On 4/3/06, Jon Moss [email protected] wrote:
And that's what my pastor wants but we don't have the budget to buy a copy of Windows XP. He was even trying to get me to purchase XP Home Edition and I balked at that one.
Thanks for the advice - Jon
Sorry for replying directly dude.
Whatever you do, do not install XP Home volunteerily. Possibly one of the commercial Linux distros will have the level of ease of use a and multimedia you desire.
But to be quite frank, the only thing I have found lacking in an properly configured/setup Fedora Core is midi support. And maybe I just didn't give it much attention (had no real need for it) _ As a boy I jumped through Windows, as a man I play with Penguins.
I'd wait until Vista comes out. Then not install it on anything.
Arthur Pemberton [email protected] wrote:
On 4/3/06, Jon Moss [email protected] wrote: And that's what my pastor wants but we don't have the budget to buy a copy of Windows XP. He was even trying to get me to purchase XP Home Edition and I balked at that one.
Thanks for the advice - Jon
Sorry for replying directly dude.
Whatever you do, do not install XP Home volunteerily. Possibly one of the commercial Linux distros will have the level of ease of use a and multimedia you desire.
But to be quite frank, the only thing I have found lacking in an properly configured/setup Fedora Core is midi support.
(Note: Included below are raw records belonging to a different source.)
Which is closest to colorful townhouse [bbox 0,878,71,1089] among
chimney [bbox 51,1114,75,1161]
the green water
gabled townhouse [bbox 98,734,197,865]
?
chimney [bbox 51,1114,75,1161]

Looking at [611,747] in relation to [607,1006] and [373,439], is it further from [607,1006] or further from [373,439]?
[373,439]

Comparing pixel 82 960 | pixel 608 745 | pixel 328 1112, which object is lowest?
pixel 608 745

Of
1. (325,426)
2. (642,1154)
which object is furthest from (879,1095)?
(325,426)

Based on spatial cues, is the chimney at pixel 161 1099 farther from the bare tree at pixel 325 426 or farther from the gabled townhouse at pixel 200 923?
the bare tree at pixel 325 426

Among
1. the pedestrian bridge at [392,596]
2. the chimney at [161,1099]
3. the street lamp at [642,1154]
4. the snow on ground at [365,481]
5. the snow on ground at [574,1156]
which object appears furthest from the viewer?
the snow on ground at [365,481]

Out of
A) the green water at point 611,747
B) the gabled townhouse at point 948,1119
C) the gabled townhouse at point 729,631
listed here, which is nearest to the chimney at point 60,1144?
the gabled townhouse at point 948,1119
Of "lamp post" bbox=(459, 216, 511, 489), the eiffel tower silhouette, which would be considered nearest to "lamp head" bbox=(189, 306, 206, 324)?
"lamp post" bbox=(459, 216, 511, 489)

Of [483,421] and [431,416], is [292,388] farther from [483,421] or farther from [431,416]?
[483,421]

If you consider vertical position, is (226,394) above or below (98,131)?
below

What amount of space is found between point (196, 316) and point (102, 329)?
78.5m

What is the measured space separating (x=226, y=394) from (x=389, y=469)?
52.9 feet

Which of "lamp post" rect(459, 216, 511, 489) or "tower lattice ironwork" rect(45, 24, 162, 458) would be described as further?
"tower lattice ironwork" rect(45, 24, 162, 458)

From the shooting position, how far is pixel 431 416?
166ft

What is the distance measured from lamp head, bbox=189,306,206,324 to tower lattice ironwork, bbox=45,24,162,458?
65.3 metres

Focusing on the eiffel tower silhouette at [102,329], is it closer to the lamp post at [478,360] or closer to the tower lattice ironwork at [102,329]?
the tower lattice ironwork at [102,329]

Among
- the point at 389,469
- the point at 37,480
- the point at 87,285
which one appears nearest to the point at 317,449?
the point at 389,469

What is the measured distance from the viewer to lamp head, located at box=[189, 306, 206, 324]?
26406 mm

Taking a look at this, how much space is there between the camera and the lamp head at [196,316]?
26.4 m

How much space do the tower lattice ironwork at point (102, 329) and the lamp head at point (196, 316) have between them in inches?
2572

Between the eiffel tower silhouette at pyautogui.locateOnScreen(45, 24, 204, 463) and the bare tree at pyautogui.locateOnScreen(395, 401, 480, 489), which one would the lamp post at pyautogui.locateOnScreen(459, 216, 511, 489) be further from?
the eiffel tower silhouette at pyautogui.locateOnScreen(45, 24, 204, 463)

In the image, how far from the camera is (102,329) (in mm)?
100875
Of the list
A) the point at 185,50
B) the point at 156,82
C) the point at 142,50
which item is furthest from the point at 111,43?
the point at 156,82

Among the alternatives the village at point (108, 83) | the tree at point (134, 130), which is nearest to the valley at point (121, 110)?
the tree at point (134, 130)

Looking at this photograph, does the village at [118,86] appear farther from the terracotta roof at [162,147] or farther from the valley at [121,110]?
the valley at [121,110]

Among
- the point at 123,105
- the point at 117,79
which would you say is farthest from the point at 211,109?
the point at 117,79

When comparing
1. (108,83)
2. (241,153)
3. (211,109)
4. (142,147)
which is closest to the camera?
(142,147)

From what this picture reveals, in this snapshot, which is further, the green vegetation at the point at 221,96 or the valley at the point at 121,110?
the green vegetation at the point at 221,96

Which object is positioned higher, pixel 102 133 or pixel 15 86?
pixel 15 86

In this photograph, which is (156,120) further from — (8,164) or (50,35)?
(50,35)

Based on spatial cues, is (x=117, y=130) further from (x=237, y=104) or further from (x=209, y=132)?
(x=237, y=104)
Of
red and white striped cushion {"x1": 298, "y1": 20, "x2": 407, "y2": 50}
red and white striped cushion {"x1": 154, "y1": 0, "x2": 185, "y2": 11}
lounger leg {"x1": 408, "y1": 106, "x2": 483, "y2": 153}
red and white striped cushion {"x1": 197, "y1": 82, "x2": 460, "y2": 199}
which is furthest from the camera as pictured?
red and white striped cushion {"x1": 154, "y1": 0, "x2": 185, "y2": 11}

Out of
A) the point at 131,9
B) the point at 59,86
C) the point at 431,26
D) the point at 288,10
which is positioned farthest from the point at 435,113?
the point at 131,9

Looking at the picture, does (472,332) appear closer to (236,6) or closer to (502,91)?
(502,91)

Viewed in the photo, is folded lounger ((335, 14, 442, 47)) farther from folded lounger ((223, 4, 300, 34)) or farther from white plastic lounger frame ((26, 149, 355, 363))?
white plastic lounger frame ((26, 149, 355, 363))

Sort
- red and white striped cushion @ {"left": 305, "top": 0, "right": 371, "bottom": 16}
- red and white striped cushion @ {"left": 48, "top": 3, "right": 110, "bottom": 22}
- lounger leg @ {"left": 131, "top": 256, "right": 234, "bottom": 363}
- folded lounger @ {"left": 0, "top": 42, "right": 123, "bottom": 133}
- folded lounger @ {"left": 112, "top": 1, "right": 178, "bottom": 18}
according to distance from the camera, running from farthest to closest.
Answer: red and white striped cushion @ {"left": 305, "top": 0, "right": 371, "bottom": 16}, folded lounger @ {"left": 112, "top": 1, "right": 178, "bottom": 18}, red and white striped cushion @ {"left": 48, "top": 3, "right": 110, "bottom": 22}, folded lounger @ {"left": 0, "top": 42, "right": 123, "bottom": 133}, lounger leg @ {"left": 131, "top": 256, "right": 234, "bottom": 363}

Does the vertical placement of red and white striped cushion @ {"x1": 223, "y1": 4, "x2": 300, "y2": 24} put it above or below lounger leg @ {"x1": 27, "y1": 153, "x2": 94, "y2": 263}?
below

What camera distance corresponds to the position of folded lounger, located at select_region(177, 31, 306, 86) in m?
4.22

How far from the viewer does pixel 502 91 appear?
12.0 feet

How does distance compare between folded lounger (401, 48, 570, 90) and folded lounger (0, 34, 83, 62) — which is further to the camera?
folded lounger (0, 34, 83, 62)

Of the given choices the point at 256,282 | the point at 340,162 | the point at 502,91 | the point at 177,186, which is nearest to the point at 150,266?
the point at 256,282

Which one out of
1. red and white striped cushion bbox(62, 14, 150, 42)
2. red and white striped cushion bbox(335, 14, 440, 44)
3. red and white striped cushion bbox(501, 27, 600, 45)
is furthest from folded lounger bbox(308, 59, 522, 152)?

And maybe I just didn't give it much attention (had no real need for it) _ As a boy I jumped through Windows, as a man I play with Penguins. _______________________________________________ Kclug mailing list [email protected] http://kclug.org/mailman/listinfo/kclug
On Mon, 2006-04-03 at 14:08 -0700, James Sissel wrote:
But to be quite frank, the only thing I have found lacking in an properly configured/setup Fedora Core is midi support. And maybe I just didn't give it much attention (had no real need for it)
I gave Fedora Core 5 (4.92) a try a few weeks ago. As far as I could tell, it was nothing more than a Gnome desktop with some themes. IMO, the heart of a Linux distro is the package manager and I could scarcely believe what Fedora has passing as a package manager/update system these days. But maybe the GUI hid the underlying features from me. How are you supposed to get updates AND resolved dependency conflicts at the same time? Is there no interface for this? It seems like, if you going to have to be installing some 20-odd third-party RPM's to get decent codec and Java support, you're going to have to have the ability to resolve conflicts somehow.
Also, the installer was amazingly simple ... as in, having little to no options for anything. But again, maybe I missed an "advanced" mode?
--- James Sissel [email protected] wrote:
I'd wait until Vista comes out. Then not install it on anything.
Not that you'll be able to *use* it on anything.